On November 12, 2018, The Carla Marie & Anthony Show (which originated with KPWK's CHR format) premiered as KBKS's new morning show. The attempts at retooling did little to improve KBKS's ratings, only increasing by a single tenth of a share by February 2019. In March 2019, Amber Cole (from WEBG Chicago) and Evan Omelia were announced as the winners of the aforementioned "Seattle's Funniest Person" contest, and joined the morning show as co-hosts on April 1.

==== The Jubal Show, Hits 106.1 (2020–present) ====
On July 26, 2020, Carla Marie and Anthony announced their departure from the station. The next day, KBKS announced that Jubal Fresh, formerly the co-host of KQMV's nationally-syndicated morning show Brooke & Jubal in the Morning, would host mornings on the station beginning in August. It marked Jubal's return to KBKS, as he had previously been involved in the station's previous Jackie & Bender show.
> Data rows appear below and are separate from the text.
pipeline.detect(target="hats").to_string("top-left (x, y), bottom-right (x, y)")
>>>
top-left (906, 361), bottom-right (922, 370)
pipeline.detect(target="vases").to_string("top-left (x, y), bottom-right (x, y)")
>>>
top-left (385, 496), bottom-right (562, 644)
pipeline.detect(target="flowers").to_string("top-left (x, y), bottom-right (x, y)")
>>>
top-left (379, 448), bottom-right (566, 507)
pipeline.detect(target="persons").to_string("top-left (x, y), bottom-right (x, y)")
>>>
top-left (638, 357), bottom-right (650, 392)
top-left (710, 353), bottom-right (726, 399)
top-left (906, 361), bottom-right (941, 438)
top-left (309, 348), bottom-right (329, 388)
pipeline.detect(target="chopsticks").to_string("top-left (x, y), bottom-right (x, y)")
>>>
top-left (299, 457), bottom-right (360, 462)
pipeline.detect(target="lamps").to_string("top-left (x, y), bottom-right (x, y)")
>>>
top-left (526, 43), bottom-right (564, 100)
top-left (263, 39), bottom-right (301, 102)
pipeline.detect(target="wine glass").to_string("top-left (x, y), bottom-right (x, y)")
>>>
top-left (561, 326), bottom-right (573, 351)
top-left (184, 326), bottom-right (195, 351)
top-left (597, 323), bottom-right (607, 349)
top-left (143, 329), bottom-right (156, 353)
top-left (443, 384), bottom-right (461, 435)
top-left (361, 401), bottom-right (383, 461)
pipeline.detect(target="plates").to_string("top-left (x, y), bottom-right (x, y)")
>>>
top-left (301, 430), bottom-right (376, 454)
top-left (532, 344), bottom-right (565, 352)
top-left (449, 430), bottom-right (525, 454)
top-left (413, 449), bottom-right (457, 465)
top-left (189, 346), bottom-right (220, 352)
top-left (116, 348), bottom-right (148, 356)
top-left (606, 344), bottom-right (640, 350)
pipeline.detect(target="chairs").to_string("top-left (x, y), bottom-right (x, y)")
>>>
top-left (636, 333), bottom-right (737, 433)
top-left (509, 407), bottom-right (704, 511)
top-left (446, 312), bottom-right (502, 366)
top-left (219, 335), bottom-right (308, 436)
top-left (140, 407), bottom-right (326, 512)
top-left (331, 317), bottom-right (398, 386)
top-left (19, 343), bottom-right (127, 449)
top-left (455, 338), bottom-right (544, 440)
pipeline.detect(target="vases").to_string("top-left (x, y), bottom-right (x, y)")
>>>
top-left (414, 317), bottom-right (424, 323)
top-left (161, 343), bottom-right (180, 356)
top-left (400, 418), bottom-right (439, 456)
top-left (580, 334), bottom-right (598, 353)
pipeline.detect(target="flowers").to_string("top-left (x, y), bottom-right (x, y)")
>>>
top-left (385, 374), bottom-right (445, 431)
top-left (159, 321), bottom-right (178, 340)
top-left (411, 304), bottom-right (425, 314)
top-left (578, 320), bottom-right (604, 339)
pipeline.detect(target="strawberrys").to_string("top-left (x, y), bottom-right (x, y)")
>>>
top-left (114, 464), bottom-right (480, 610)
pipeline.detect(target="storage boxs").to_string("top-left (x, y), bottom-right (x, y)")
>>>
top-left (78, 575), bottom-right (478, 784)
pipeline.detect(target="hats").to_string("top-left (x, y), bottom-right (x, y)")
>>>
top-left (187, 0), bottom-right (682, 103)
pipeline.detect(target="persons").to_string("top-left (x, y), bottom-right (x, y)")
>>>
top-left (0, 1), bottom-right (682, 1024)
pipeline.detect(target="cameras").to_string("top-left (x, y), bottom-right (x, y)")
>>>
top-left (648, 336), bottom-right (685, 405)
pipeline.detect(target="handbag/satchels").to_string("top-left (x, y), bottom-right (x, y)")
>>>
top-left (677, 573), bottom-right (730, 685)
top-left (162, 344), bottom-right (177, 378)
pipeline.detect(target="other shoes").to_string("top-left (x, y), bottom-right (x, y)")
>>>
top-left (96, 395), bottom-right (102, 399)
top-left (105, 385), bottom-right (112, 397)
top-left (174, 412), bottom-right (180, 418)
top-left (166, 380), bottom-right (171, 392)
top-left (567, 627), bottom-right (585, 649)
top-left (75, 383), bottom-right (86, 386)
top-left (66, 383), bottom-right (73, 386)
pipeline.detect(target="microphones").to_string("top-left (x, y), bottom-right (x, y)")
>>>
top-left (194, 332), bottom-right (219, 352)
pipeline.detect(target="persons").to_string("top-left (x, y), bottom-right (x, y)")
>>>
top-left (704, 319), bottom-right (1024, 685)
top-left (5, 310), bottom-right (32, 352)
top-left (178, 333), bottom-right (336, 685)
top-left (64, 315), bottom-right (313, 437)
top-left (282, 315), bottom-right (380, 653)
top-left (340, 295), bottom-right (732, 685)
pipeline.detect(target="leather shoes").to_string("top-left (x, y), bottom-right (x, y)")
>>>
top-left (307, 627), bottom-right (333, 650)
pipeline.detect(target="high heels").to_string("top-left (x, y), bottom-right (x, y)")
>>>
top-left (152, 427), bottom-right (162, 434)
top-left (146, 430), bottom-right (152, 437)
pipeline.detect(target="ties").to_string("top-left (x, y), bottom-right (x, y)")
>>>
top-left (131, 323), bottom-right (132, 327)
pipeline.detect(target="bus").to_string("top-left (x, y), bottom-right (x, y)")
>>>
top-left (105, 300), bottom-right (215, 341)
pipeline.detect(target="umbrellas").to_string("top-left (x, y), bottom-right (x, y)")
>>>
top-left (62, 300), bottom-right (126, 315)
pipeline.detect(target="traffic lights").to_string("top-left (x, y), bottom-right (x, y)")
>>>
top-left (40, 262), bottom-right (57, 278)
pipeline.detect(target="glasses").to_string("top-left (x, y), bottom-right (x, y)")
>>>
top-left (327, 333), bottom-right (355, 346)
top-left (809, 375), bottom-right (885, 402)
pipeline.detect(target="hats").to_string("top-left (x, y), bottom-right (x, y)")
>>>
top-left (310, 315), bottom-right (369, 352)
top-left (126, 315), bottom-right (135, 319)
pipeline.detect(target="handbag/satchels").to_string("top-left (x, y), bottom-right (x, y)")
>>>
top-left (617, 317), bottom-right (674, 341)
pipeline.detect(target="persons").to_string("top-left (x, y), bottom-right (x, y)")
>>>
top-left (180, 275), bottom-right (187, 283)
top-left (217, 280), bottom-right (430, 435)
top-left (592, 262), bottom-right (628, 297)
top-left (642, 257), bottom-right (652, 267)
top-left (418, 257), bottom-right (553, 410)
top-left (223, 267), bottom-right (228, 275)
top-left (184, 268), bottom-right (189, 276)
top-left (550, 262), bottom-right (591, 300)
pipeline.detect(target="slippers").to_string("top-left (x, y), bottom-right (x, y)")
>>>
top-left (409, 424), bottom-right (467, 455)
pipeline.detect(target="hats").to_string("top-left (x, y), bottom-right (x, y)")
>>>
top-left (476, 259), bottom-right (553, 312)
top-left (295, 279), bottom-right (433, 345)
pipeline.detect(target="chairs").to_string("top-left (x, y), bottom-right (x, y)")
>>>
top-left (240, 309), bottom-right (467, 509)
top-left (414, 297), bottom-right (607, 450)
To promote the launch of the new morning show, KBKS temporarily rebranded as Jubal 106.1 on August 3, 2020. On August 20, to coincide with the debut of The Jubal Show, KBKS relaunched its CHR format as Hits 106.1. Syndication for The Jubal Show began in October 2020.

==HD Radio==
- KBKS-HD1 carries the analog format ("HITS 106.1") from the standard 106.1 FM frequency.
- KBKS-HD2 carries PRIDE radio The Pulse of LGBTQ America.